Oil prices eased from a seven-year high as traders waited to see whether OPEC+ can deliver on its latest promised increase in supply.
On Wednesday, the 23-nation coalition led by Saudi Arabia rubber-stamped a nominal increase of 400,000 barrels a day for next month at a short online meeting. West Texas Intermediate edged lower after almost striking US$90 a barrel, while traders are increasingly doubtful that all its members will be able to meet their quotas in full.
Crude has made a powerful start to this year and banks including Goldman Sachs Group Inc say that the world’s most important commodity is on track to hit US$100 a barrel. The rally has been underpinned by a revival in demand from the depths of the pandemic, lower stockpiles, and interruptions to supply.
“The 400,000-barrel-a-day output hike was largely expected, but market attention is increasingly on OPEC+’s spare capacity,” said Howie Lee (李浩), an economist at Oversea-Chinese Banking Corp (華僑銀行). “Brent still trades a shade below US$90 at present, but we maintain our bullish call.”
As doubts grow about whether the anticipated expansion in global inventories will actually happen this quarter, forecasts are piling up for a return to prices of US$100 a barrel or more. Such a rally could ultimately provoke enough pressure from Saudi Arabia’s allies in Washington for a change of stance.
“If prices continue their precipitous rise, we see a path to Saudi Arabia reprising the regulator role and ramping up output,” said Helima Croft, chief commodities strategist at RBC Capital Markets. “Of course, the question is whether this would require a White House call.”

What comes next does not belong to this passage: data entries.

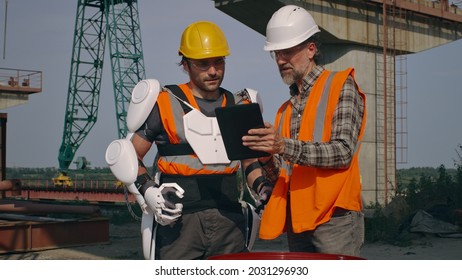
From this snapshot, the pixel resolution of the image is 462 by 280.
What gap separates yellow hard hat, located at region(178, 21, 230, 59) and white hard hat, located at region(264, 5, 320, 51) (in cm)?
36

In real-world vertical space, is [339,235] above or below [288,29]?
below

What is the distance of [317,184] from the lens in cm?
301

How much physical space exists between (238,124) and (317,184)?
467 mm

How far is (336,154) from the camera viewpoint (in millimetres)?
2904

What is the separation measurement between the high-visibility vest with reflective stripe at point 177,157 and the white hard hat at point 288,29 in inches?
24.7

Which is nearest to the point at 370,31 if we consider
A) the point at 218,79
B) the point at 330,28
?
the point at 330,28

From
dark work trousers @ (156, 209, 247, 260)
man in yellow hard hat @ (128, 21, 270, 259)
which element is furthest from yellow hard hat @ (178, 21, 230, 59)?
dark work trousers @ (156, 209, 247, 260)

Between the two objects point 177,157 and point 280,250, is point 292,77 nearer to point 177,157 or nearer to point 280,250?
point 177,157

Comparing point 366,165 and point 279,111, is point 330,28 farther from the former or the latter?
point 279,111

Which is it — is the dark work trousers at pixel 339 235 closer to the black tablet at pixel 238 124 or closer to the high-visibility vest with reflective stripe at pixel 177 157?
the black tablet at pixel 238 124

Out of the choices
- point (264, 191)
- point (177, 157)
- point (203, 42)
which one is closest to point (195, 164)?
point (177, 157)

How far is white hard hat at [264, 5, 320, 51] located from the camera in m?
3.24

Investors also continue to track developments over Ukraine amid concerns that Russia may invade, even though Moscow has said it has no such plan. An attack carries the potential to upend energy flows, stoking prices.
Oil historian Daniel Yergin said further escalation over Ukraine could send prices to US$100 a barrel.
There are tensions in the Middle East, too. The United Arab Emirates said three hostile drones that entered its airspace on Wednesday had been intercepted, days after it fended off a missile attack by fighters based in Yemen.
Oil markets remain in backwardation, a bullish pattern marked by near-term prices trading above longer-dated ones. Brent’s prompt spread — the difference between its nearest two contracts — was US$1.35 a barrel. That is up from US$0.41 a barrel on the first trading day of this year.
In the US, declining crude oil stockpiles highlight the market’s steady tightening. Nationwide inventories contracted again last week, according to official figures. And oil’s surge over recent quarters will fan inflationary pressures, complicating the task for central banks including the US Federal Reserve as they seek to tighten monetary policy without choking off growth.